It’s time we talk about 1977’s THE SENTINEL. Director MICHAEL WINNER (DEATH WISH, the crazy/awesome SCREAM FOR HELP) has an inelegant caveman-crude eye, lead actress CRISTINA RAINES is as animated as a Colorform, and the derivative sanctimonious plot even has the nerve to rudely sink into the police procedural zone for zero effect or reason. So why is the film so darn bizarrely effective? How does it spit in the face of everything one values in a good film and still achieve its primary goal of making me feel like life is a gross, indecipherable nightmare that will never end? I suppose that sometimes something can be inadequately done and yet still be so singularly weird and wildly wrong that it leaves a strong impression regardless. It’s like throwing a dart at a board, missing the board entirely but hitting a fly on the wall instead. I can roll my eyes all I want while watching THE SENTINEL but by the time it ends, I know I’ll be left feeling disturbed.
I guess all the church-y mumbo jumbo is meant to convince us that we’re witnessing an epic battle of good vs. evil but that’s what they all say and I don’t believe it. The only war I see going on here is the clash between superficial beauty (fledging super model RAINES) and the not so appealing (everybody else). I don’t see RAINES’ character Alison in any true danger throughout the course of the film but she sure does experience a lot of anguish and mortification when presented with the ill favored and unattractive. The “demonic” are presented as too emaciated (her dad) too plump (his cake eating lover) too old (BURGESS MEREDITH among others) and too gay (Lesbian neighbors SYLVIA MILES and a she-bopping BEVERLY D’ANGELO). The film’s climax provides a large print version of the subtext with a full on parade of individuals with actual deformities representing the denizens of hell. Due to multiple suicide attempts, Alison is damaged goods too (at least in the eyes of the church) and her punishment (or honor?) is to freeze and crack, lost in a loop forever fighting to keep the “ugliness” at bay. She’s not the first. She won’t be the last.
We’re told that Alice has brought her torturous predicament upon herself by rejecting God and from what we see, God is not a fan of rejection. Yes, her brownstone apartment is the doorway to hell but that’s what she gets for dissing marriage and desiring to live alone. Don’t get me wrong, I don’t mean to bash THE SENTINEL’s archaic view of damnation or maybe I do, but it’s with the knowledge that the film’s shallow piousness is its discomforting strong suit. Still, I can’t help sensing that Alice’s main anxiety is that atheism makes you less attractive. THE SENTINEL is usually accused of being an also ran in the religious horror movie craze of its time. It may look like that duck and quack like that duck, but it’s really just a neurotic swan swimming on lake shame. It doesn’t get close to the artistry of the films it is often compared to but its fervent condemnations and Alison’s relentless self-flagellation are nothing to sneeze at either. Just because an axe isn’t sharp doesn’t mean it can’t do damage.

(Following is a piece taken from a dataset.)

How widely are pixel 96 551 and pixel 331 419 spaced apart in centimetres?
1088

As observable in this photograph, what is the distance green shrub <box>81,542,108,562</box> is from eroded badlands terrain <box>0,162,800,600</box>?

Somehow even more fascinating than THE SENTINEL’s grotesquely simple view of humanity, hilariously crude post dubbing, cinder block lead actress and squeamish fear of the flesh, is the film’s mind-boggling extensive supporting cast. Nearly every person you have ever heard of makes an appearance and somehow new people seem to show up in it each time you watch it. It’s just ridiculous really and I refuse to list them all. Just when you think you’ve seen everything, TOM BERENGER and NANA VISITOR appear, eager to sign up to be the next victims. The fact that this film acted as such a weirdo magnet confirms my suspicion even further that there is something truly unnatural going on.
The truth is, I could stare at this movie like a zombie forever and I’d still be baffled. How was this movie ever made? How can such nonsense be so creepy? How is this not Italian? Based on a once popular novel by JEFFREY KONVITZ, THE SENTINEL may not hold a candle to THE EXORCIST in exploring good vs. evil but when it comes to exploring the sickness of dividing people into “desirable” and “undesirable,” (intentionally or not) it excels. I guess in the end it really does have something to say about religion…and I guess it ain’t pretty.